**EXERCISE OBJECTIVE:**
Working through the lines below, return each one that holds "logo".
^^^^^^^^
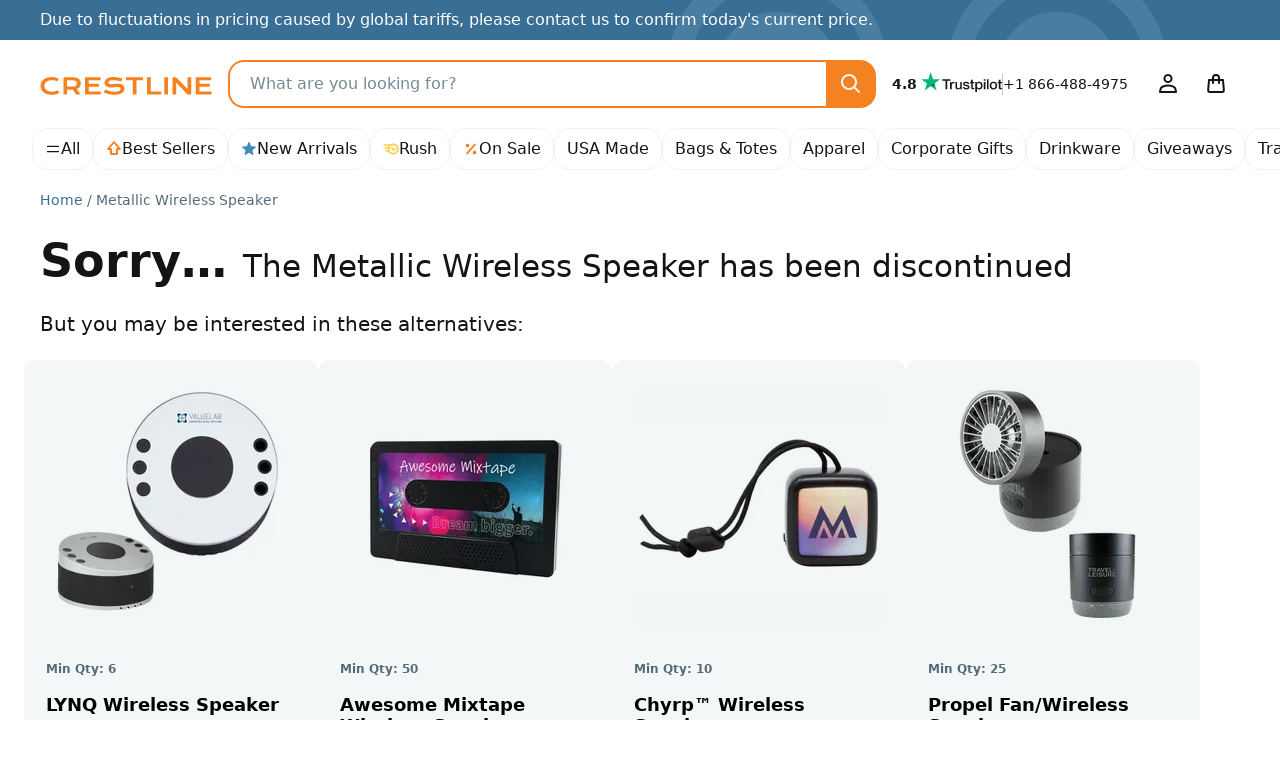

--- FILE ---
content_type: image/svg+xml
request_url: https://crestline.com/themes/Jazz/images/payments/mastercard.svg?id=fdb16a3951acfd89d1bc8c6afe07fcff
body_size: 100
content:
<svg xmlns="http://www.w3.org/2000/svg" width="32" height="24"><path fill="#fff" d="M0 6.4c0-2.24 0-3.36.436-4.216A3.991 3.991 0 0 1 2.184.436C3.04 0 4.16 0 6.4 0h19.2c2.24 0 3.36 0 4.216.436a3.991 3.991 0 0 1 1.748 1.748C32 3.04 32 4.16 32 6.4v11.2c0 2.24 0 3.36-.436 4.216a3.991 3.991 0 0 1-1.748 1.748C28.96 24 27.84 24 25.6 24H6.4c-2.24 0-3.36 0-4.216-.436a3.991 3.991 0 0 1-1.748-1.748C0 20.96 0 19.84 0 17.6V6.4Z"/><path fill="#FF5F00" d="M19.515 5.711h-7.03V18.29h7.03V5.71v.001Z"/><path fill="#EB001B" d="M12.931 12a8.037 8.037 0 0 1 3.057-6.29 8.03 8.03 0 0 0-11.27 1.356c-2.745 3.467-2.142 8.49 1.361 11.223a8.04 8.04 0 0 0 9.932 0 7.989 7.989 0 0 1-3.08-6.29V12Z"/><path fill="#F79E1B" d="M29 12c0 4.422-3.593 8-8.034 8-1.808 0-3.549-.6-4.955-1.711a7.99 7.99 0 0 0 1.34-11.245c-.403-.488-.849-.955-1.34-1.333 3.482-2.733 8.548-2.133 11.27 1.356A7.898 7.898 0 0 1 29 12Zm-.759 4.956v-.267h.112v-.045h-.268v.045h.111v.267h.045Zm.514 0v-.312h-.09l-.09.223-.088-.223h-.09v.312h.067v-.245l.09.2h.067l.089-.2v.245h.045Z"/></svg>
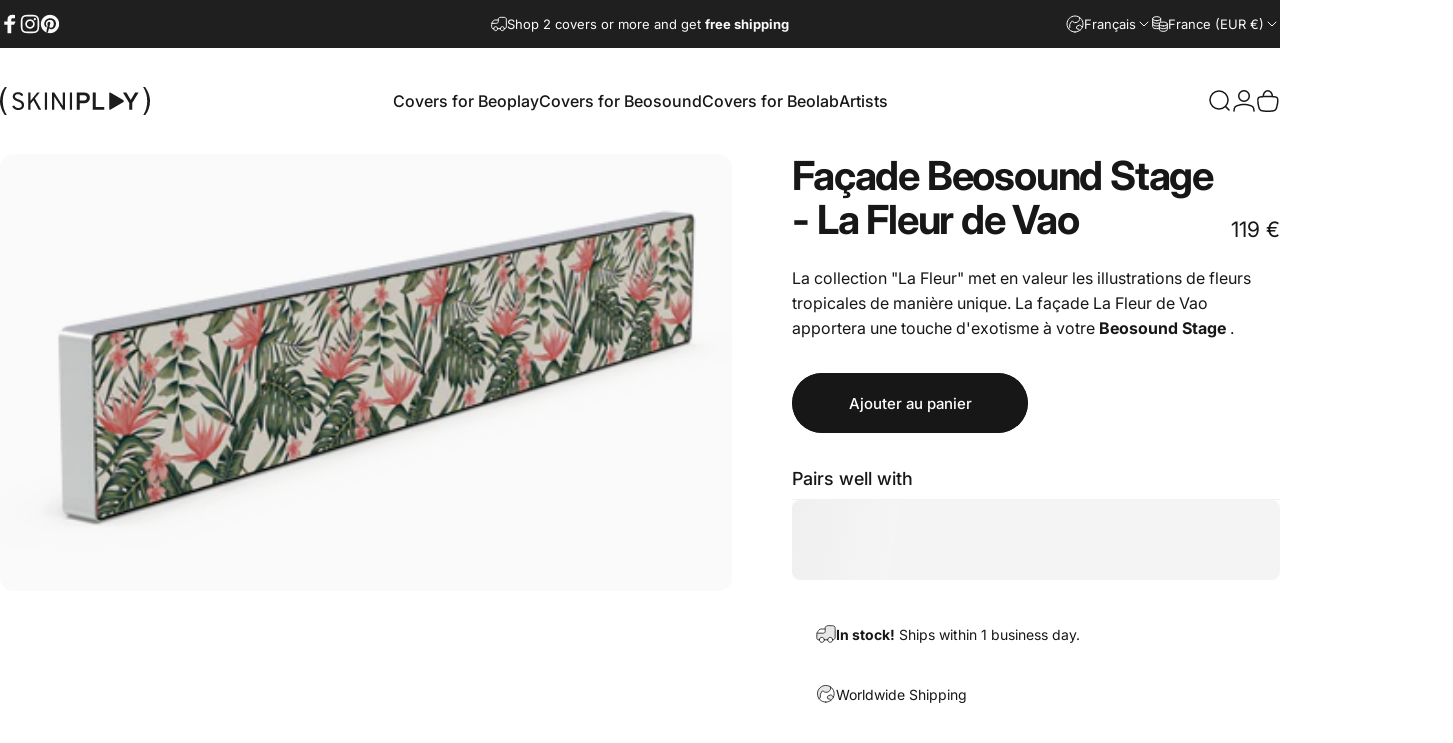

--- FILE ---
content_type: image/svg+xml
request_url: https://skiniplay.com/cdn/shop/files/skp-logo.svg?v=1746626270&width=150
body_size: 350
content:
<svg viewBox="0 0 284.36 54.51" xmlns="http://www.w3.org/2000/svg"><defs><style>.cls-1{fill:#1c1c1c;}.cls-2{isolation:isolate;}</style></defs><g data-name="Calque 2" id="Calque_2"><g data-name="Calque 1" id="Calque_1-2"><path d="M34.7,44.5a13,13,0,0,1-7.36-2.07,10.45,10.45,0,0,1-4.26-5.36L27,35.64a8.34,8.34,0,0,0,3.09,3.62,8.46,8.46,0,0,0,4.72,1.33,7.34,7.34,0,0,0,4.81-1.45A5.11,5.11,0,0,0,41.37,35a5.09,5.09,0,0,0-2-4.19,19.49,19.49,0,0,0-5.55-2.86c-1.14-.41-2.08-.77-2.83-1.09a20.64,20.64,0,0,1-2.57-1.36,10.61,10.61,0,0,1-2.31-1.81,8,8,0,0,1-1.45-2.33,7.75,7.75,0,0,1-.6-3.07,7.45,7.45,0,0,1,2.76-5.86A11.07,11.07,0,0,1,34.32,10a11.68,11.68,0,0,1,6.43,1.65A7.38,7.38,0,0,1,44.08,16l-3.81,1.29A5.32,5.32,0,0,0,38,14.83a7.64,7.64,0,0,0-4-1A6.65,6.65,0,0,0,29.89,15a3.82,3.82,0,0,0-1.52,3.22,3.85,3.85,0,0,0,.54,2,5.1,5.1,0,0,0,1.72,1.62A18.48,18.48,0,0,0,32.8,23c.66.28,1.58.65,2.76,1.09a33.14,33.14,0,0,1,3.62,1.55,23.38,23.38,0,0,1,3.09,2,8,8,0,0,1,2.53,3.07,9.74,9.74,0,0,1,.86,4.17,8.76,8.76,0,0,1-3,7A11.87,11.87,0,0,1,34.7,44.5Z" class="cls-1"></path><path d="M73.23,43.93l-9.9-18.34-5.67,7V43.93H53.51V10.59h4.15V26.92l13-16.33h4.67L66.14,22.11,78.05,43.93Z" class="cls-1"></path><path d="M85.05,43.93V10.59h4.14V43.93Z" class="cls-1"></path><path d="M123,43.93h-4L104,20.11c-.57-.92-1-1.69-1.33-2.33.06.95.09,1.73.09,2.33V43.93H98.62V10.59h4.19l14.77,23.72c.51.82,1,1.65,1.38,2.47-.07-1.14-.1-2-.1-2.43V10.59H123Z" class="cls-1"></path><path d="M132.44,43.93V10.59h4.14V43.93Z" class="cls-1"></path><path d="M145.39,43.93V10.59h13.86q5.76,0,8.48,3a10.53,10.53,0,0,1,2.72,7.33,10.49,10.49,0,0,1-2.84,7.24c-1.89,2.1-4.67,3.15-8.36,3.15h-8.14V43.93Zm14.15-18a4.64,4.64,0,0,0,3.76-1.48,5.21,5.21,0,0,0,1.24-3.48,5.38,5.38,0,0,0-1.17-3.4,4.54,4.54,0,0,0-3.83-1.5h-8.43v9.86Z" class="cls-1"></path><path d="M175.68,43.93V10.59h5.72V38.45h16.2v5.48Z" class="cls-1"></path><path d="M245,43.93v-13L233,10.59h6.48L247.85,25l8.38-14.43h6.48l-12,20.29V43.93Z" class="cls-1"></path><path d="M233.66,25.26l-24-14.3a1.86,1.86,0,0,0-.94-.27A1.72,1.72,0,0,0,207,12.41h0V42.1h0a1.72,1.72,0,0,0,1.7,1.73,1.94,1.94,0,0,0,1-.3l24-14.28a2.6,2.6,0,0,0,0-4Z" class="cls-1" data-name="1490634313 icon-play" id="_1490634313_icon-play"></path><g class="cls-2"><path d="M5.4,48a53.15,53.15,0,0,1-2.9-6.6A42.85,42.85,0,0,1,.65,34.48,41,41,0,0,1,0,27.08a44.43,44.43,0,0,1,2.32-14A44.88,44.88,0,0,1,9.22,0H13a48.16,48.16,0,0,0-6,13.28,52.83,52.83,0,0,0-1.76,13.8,53.38,53.38,0,0,0,1.79,14,50.48,50.48,0,0,0,6,13.39H9.22Q7.1,51.23,5.4,48Z" class="cls-1"></path></g><g class="cls-2"><path d="M277.32,41.27a53.5,53.5,0,0,0,1.76-13.78,54.25,54.25,0,0,0-1.79-14.07A51.94,51.94,0,0,0,271.38,0h3.76c1.41,2.19,2.68,4.38,3.82,6.55a52.46,52.46,0,0,1,2.91,6.64,44.45,44.45,0,0,1,1.85,6.9,41.1,41.1,0,0,1,.64,7.4,45.25,45.25,0,0,1-9.22,27h-3.76A48.57,48.57,0,0,0,277.32,41.27Z" class="cls-1"></path></g></g></g></svg>

--- FILE ---
content_type: image/svg+xml
request_url: https://skiniplay.com/cdn/shop/files/skp-logo-white.svg?v=1746626340&width=150
body_size: 414
content:
<svg viewBox="0 0 284.36 54.51" version="1.1" xmlns="http://www.w3.org/2000/svg" id="Calque_1">
  
  <defs>
    <style>
      .st0 {
        isolation: isolate;
      }

      .st1 {
        fill: #fff;
      }
    </style>
  </defs>
  <g id="Calque_2">
    <g id="Calque_1-2">
      <path d="M34.7,44.5c-2.61.06-5.17-.66-7.36-2.07-1.98-1.26-3.48-3.15-4.26-5.36l3.92-1.43c.66,1.48,1.73,2.74,3.09,3.62,1.41.9,3.05,1.36,4.72,1.33,1.72.1,3.43-.42,4.81-1.45,1.19-1.04,1.84-2.56,1.75-4.14.05-1.64-.7-3.2-2-4.19-1.68-1.25-3.56-2.21-5.55-2.86-1.14-.41-2.08-.77-2.83-1.09-.89-.39-1.75-.85-2.57-1.36-.85-.49-1.63-1.1-2.31-1.81-.61-.69-1.1-1.48-1.45-2.33-.41-.97-.61-2.02-.6-3.07-.02-2.27.99-4.43,2.76-5.86,2.12-1.7,4.79-2.57,7.5-2.43,2.26-.08,4.49.49,6.43,1.65,1.63.97,2.82,2.53,3.33,4.35l-3.81,1.29c-.47-1.04-1.27-1.91-2.27-2.46-1.22-.69-2.6-1.04-4-1-1.46-.07-2.91.34-4.11,1.17-1.01.76-1.58,1.96-1.52,3.22,0,.7.18,1.4.54,2,.44.67,1.03,1.22,1.72,1.62.7.43,1.42.82,2.17,1.16.66.28,1.58.65,2.76,1.09,1.24.44,2.45.96,3.62,1.55,1.08.58,2.11,1.25,3.09,2,1.09.79,1.96,1.85,2.53,3.07.59,1.31.88,2.73.86,4.17.12,2.67-.98,5.25-3,7-2.25,1.81-5.08,2.74-7.96,2.62Z" class="st1"></path>
      <path d="M73.23,43.93l-9.9-18.34-5.67,7v11.34h-4.15V10.59h4.15v16.33l13-16.33h4.67l-9.19,11.52,11.91,21.82h-4.82Z" class="st1"></path>
      <path d="M85.05,43.93V10.59h4.14v33.34h-4.14Z" class="st1"></path>
      <path d="M123,43.93h-4l-15-23.82c-.57-.92-1-1.69-1.33-2.33.06.95.09,1.73.09,2.33v23.82h-4.14V10.59h4.19l14.77,23.72c.51.82,1,1.65,1.38,2.47-.07-1.14-.1-2-.1-2.43V10.59h4.14v33.34Z" class="st1"></path>
      <path d="M132.44,43.93V10.59h4.14v33.34h-4.14Z" class="st1"></path>
      <path d="M145.39,43.93V10.59h13.86c3.84,0,6.67,1,8.48,3,1.81,2,2.79,4.63,2.72,7.33.02,2.69-1,5.28-2.84,7.24-1.89,2.1-4.67,3.15-8.36,3.15h-8.14v12.62h-5.72ZM159.54,25.93c1.41.11,2.8-.44,3.76-1.48.82-.97,1.27-2.21,1.24-3.48.01-1.23-.4-2.43-1.17-3.4-.96-1.08-2.39-1.64-3.83-1.5h-8.43v9.86h8.43Z" class="st1"></path>
      <path d="M175.68,43.93V10.59h5.72v27.86h16.2v5.48h-21.92Z" class="st1"></path>
      <path d="M245,43.93v-13l-12-20.34h6.48l8.37,14.41,8.38-14.43h6.48l-12,20.29v13.07h-5.71Z" class="st1"></path>
      <path d="M233.66,25.26l-24-14.3c-.28-.17-.61-.27-.94-.27-.95,0-1.72.77-1.72,1.72h0v29.69h0c0,.95.75,1.72,1.7,1.73.35,0,.7-.11,1-.3l24-14.28c1.1-.92,1.26-2.56.34-3.66-.1-.12-.22-.24-.34-.34h-.04Z" class="st1" id="_1490634313_icon-play"></path>
      <g class="st0">
        <path d="M5.4,48c-1.11-2.13-2.08-4.34-2.9-6.6-.81-2.25-1.43-4.57-1.85-6.92-.44-2.44-.66-4.92-.65-7.4.02-4.76.8-9.49,2.32-14C3.88,8.37,6.21,3.95,9.22,0h3.78c-2.66,4.1-4.69,8.57-6,13.28-1.19,4.5-1.78,9.14-1.76,13.8-.03,4.73.58,9.43,1.79,14,1.34,4.73,3.36,9.24,6,13.39h-3.81c-1.41-2.16-2.69-4.32-3.82-6.47Z" class="st1"></path>
      </g>
      <g class="st0">
        <path d="M277.32,41.27c1.18-4.5,1.77-9.13,1.76-13.78.02-4.75-.58-9.48-1.79-14.07C275.96,8.69,273.97,4.17,271.38,0h3.76c1.41,2.19,2.68,4.38,3.82,6.55,1.12,2.14,2.09,4.36,2.91,6.64.8,2.25,1.42,4.55,1.85,6.9.44,2.44.65,4.92.64,7.4-.08,9.76-3.32,19.23-9.22,27h-3.76c2.63-4.08,4.63-8.54,5.94-13.22Z" class="st1"></path>
      </g>
    </g>
  </g>
</svg>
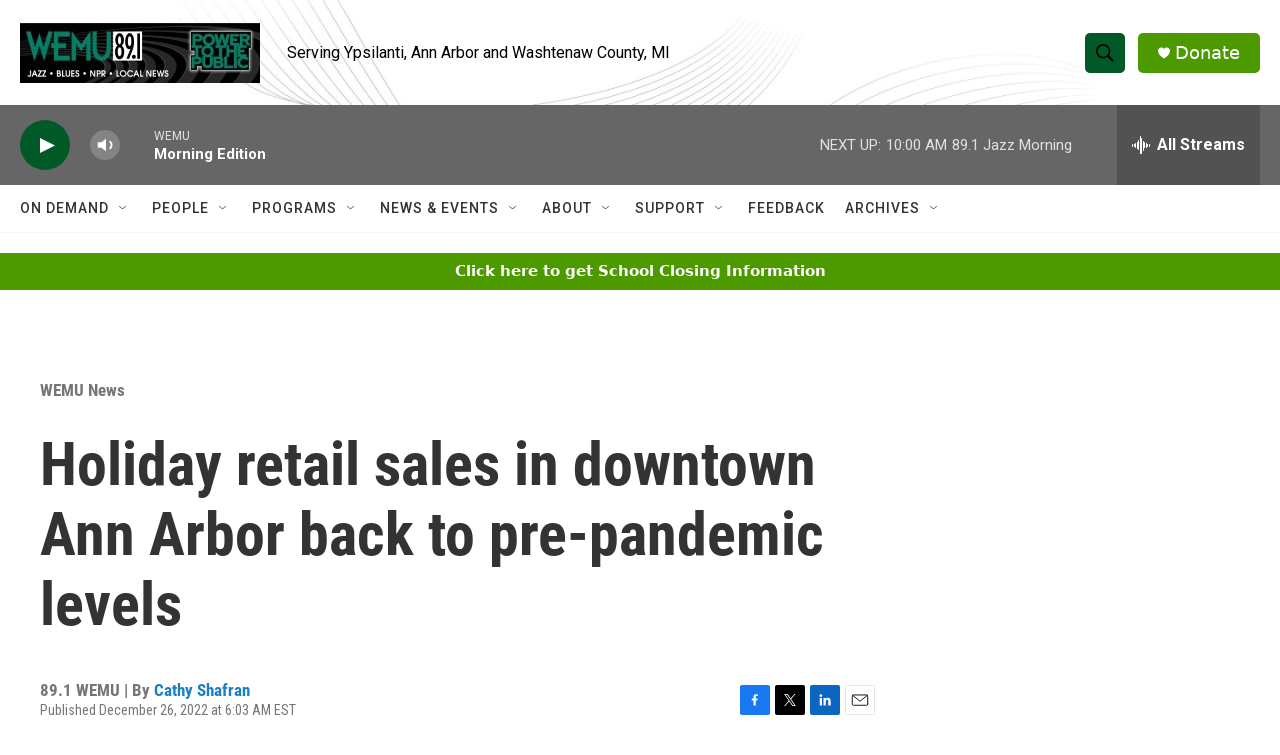

--- FILE ---
content_type: text/html; charset=utf-8
request_url: https://www.google.com/recaptcha/api2/aframe
body_size: 270
content:
<!DOCTYPE HTML><html><head><meta http-equiv="content-type" content="text/html; charset=UTF-8"></head><body><script nonce="BODjSjRuchQXC59ptRNMGw">/** Anti-fraud and anti-abuse applications only. See google.com/recaptcha */ try{var clients={'sodar':'https://pagead2.googlesyndication.com/pagead/sodar?'};window.addEventListener("message",function(a){try{if(a.source===window.parent){var b=JSON.parse(a.data);var c=clients[b['id']];if(c){var d=document.createElement('img');d.src=c+b['params']+'&rc='+(localStorage.getItem("rc::a")?sessionStorage.getItem("rc::b"):"");window.document.body.appendChild(d);sessionStorage.setItem("rc::e",parseInt(sessionStorage.getItem("rc::e")||0)+1);localStorage.setItem("rc::h",'1769431693764');}}}catch(b){}});window.parent.postMessage("_grecaptcha_ready", "*");}catch(b){}</script></body></html>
^^^^^^^^
**RESULT OF THIS TASK:**
request_url: https://skiniplay.com/cdn/shop/files/skp-logo.svg?v=1746626270&width=150
request_url: https://skiniplay.com/cdn/shop/files/skp-logo-white.svg?v=1746626340&width=150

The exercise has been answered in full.